▶ **What the task requires**
All of the data must be output exactly, with every picture left out.

▶ **Data section**
***
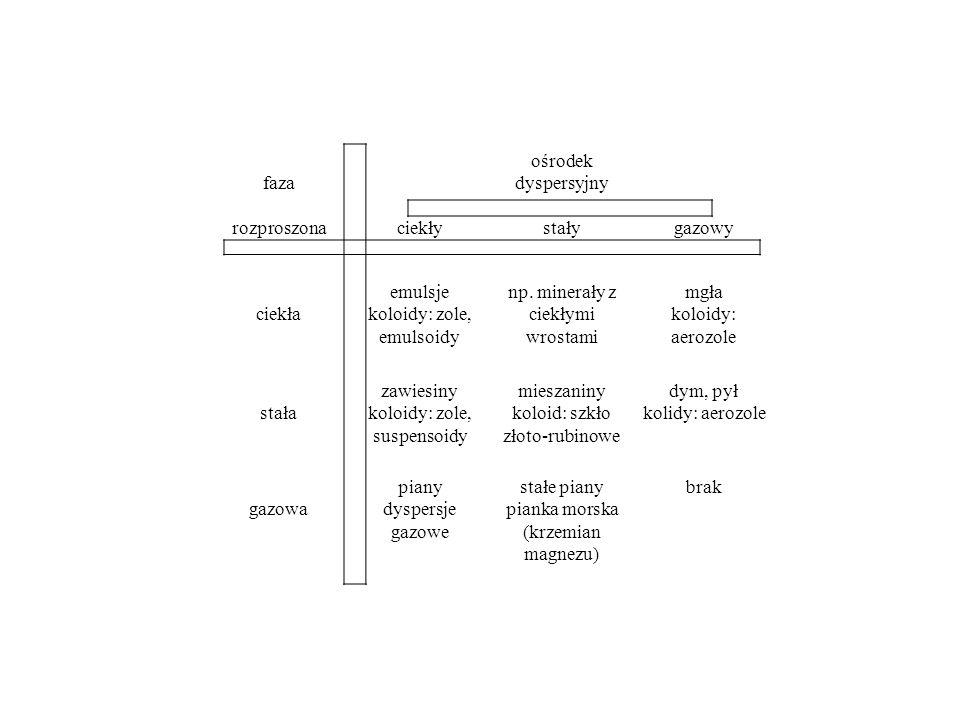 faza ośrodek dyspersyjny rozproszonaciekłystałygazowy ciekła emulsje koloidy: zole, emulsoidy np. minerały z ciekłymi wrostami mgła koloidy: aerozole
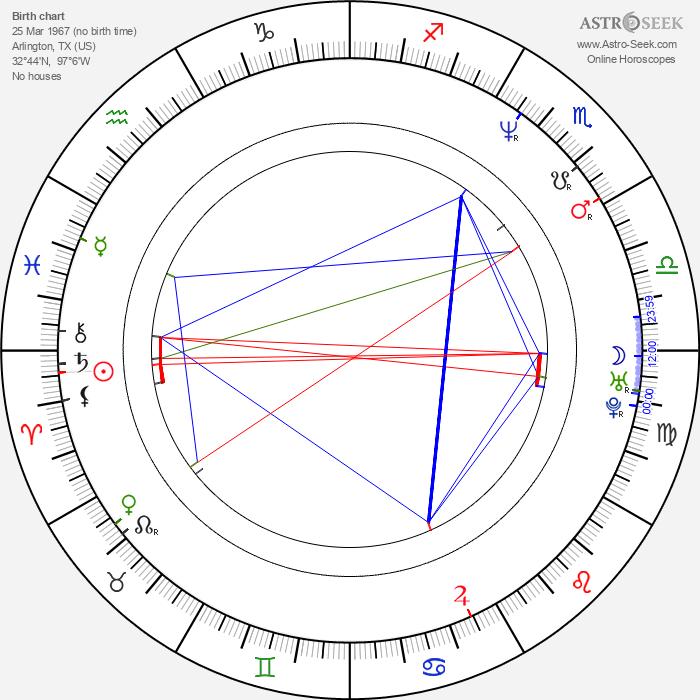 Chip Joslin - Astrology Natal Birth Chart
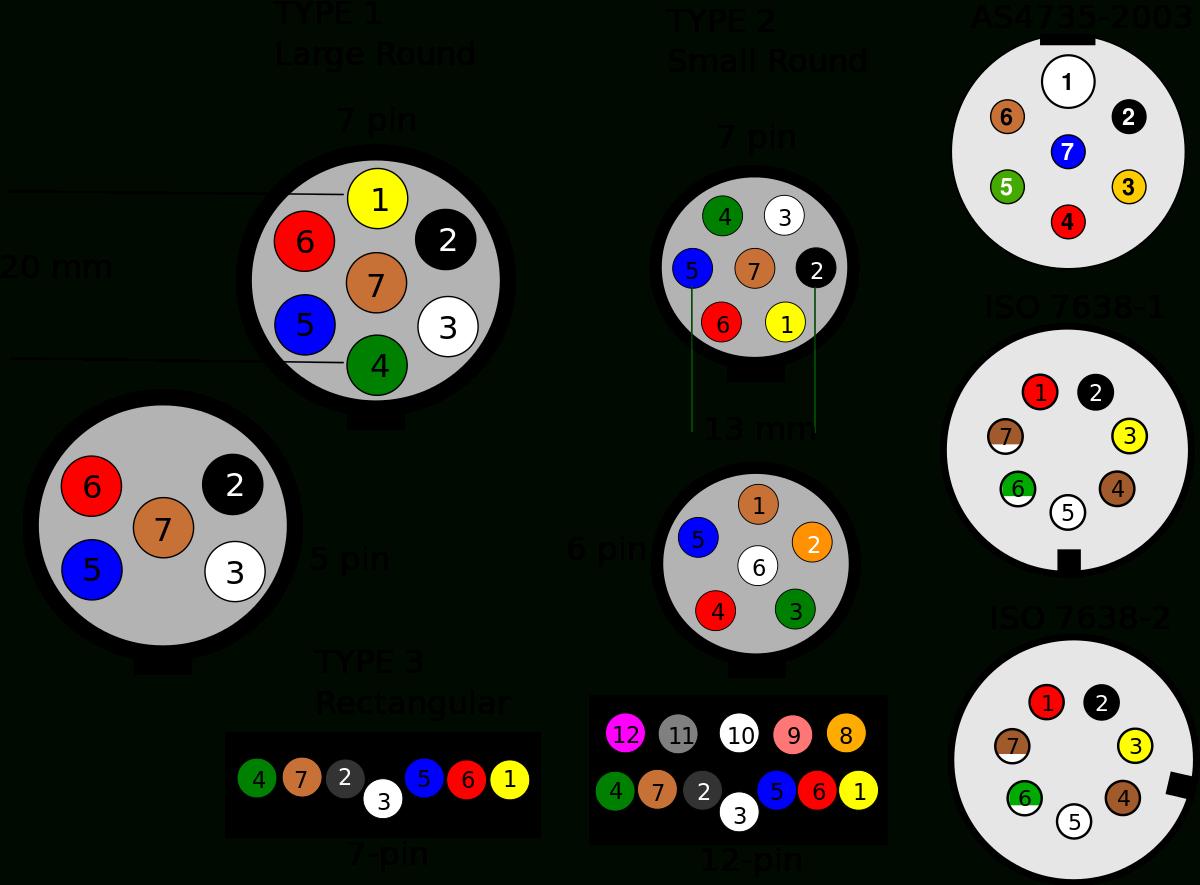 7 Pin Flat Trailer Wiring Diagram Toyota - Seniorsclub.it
***
▶ **Solution to the problem**
 faza ośrodek dyspersyjny rozproszonaciekłystałygazowy ciekła emulsje koloidy: zole, emulsoidy np. minerały z ciekłymi wrostami mgła koloidy: aerozole
 Chip Joslin - Astrology Natal Birth Chart
 7 Pin Flat Trailer Wiring Diagram Toyota - Seniorsclub.it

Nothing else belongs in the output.